- Opening Delimiter -

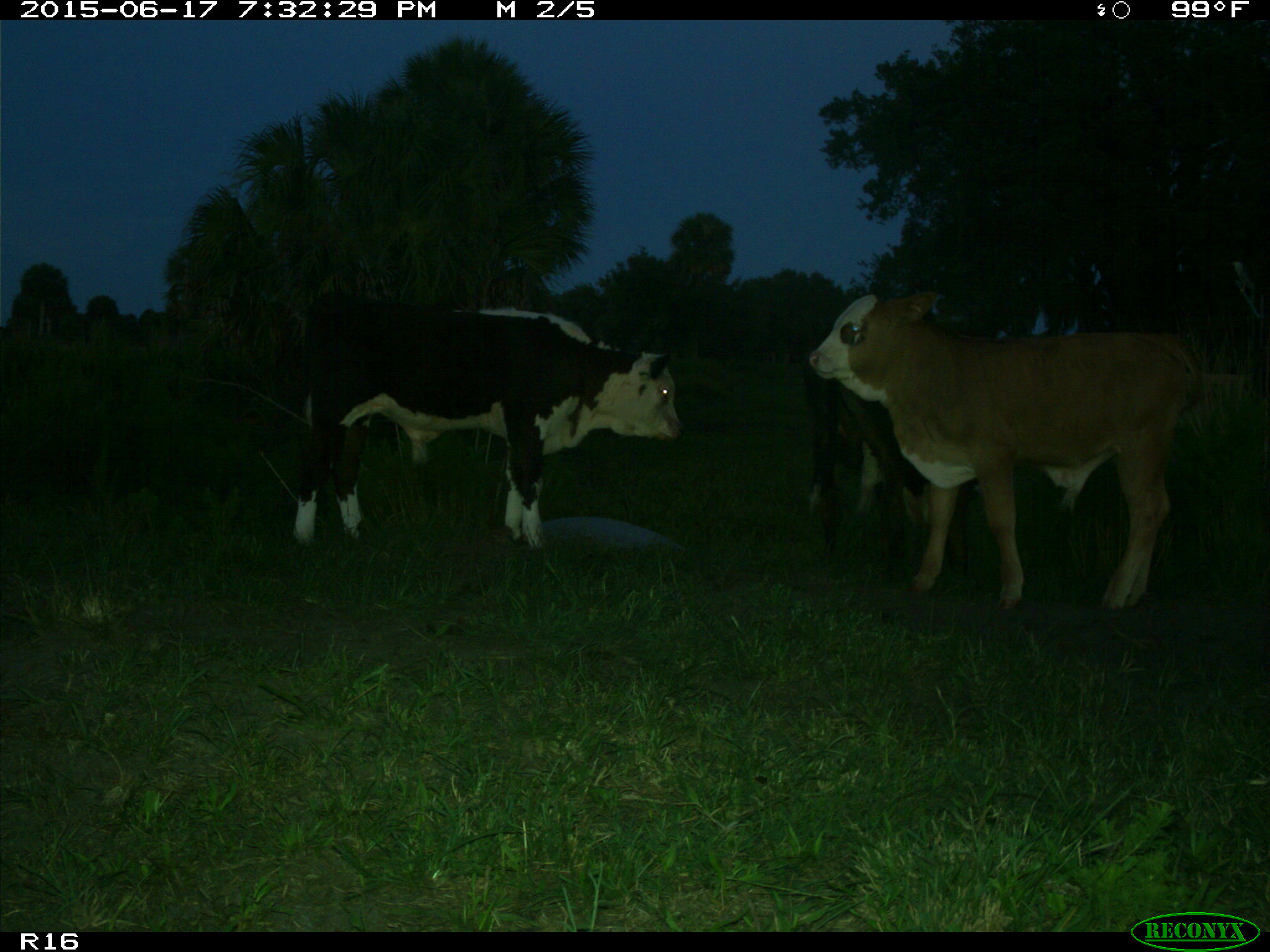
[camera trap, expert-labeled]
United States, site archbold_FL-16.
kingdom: Animalia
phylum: Chordata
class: Mammalia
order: Artiodactyla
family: Bovidae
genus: Bos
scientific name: Bos taurus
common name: domestic cow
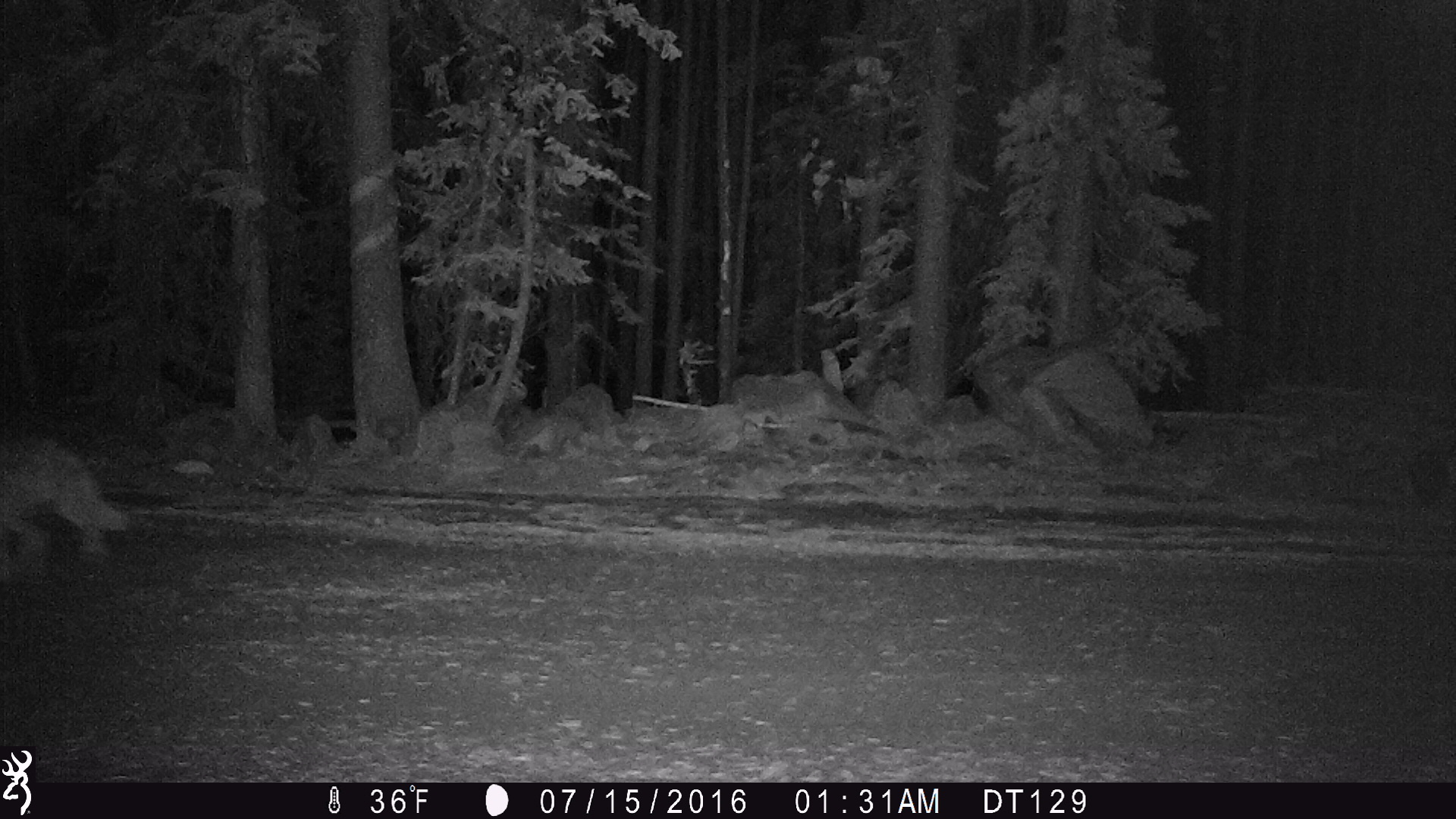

- Closing Delimiter -

- _Task to carry out_: The material should be duplicated word for word, with no images included.

- _Output of the exercise_:
[camera trap, expert-labeled]
United States, site archbold_FL-16.
kingdom: Animalia
phylum: Chordata
class: Mammalia
order: Artiodactyla
family: Bovidae
genus: Bos
scientific name: Bos taurus
common name: domestic cow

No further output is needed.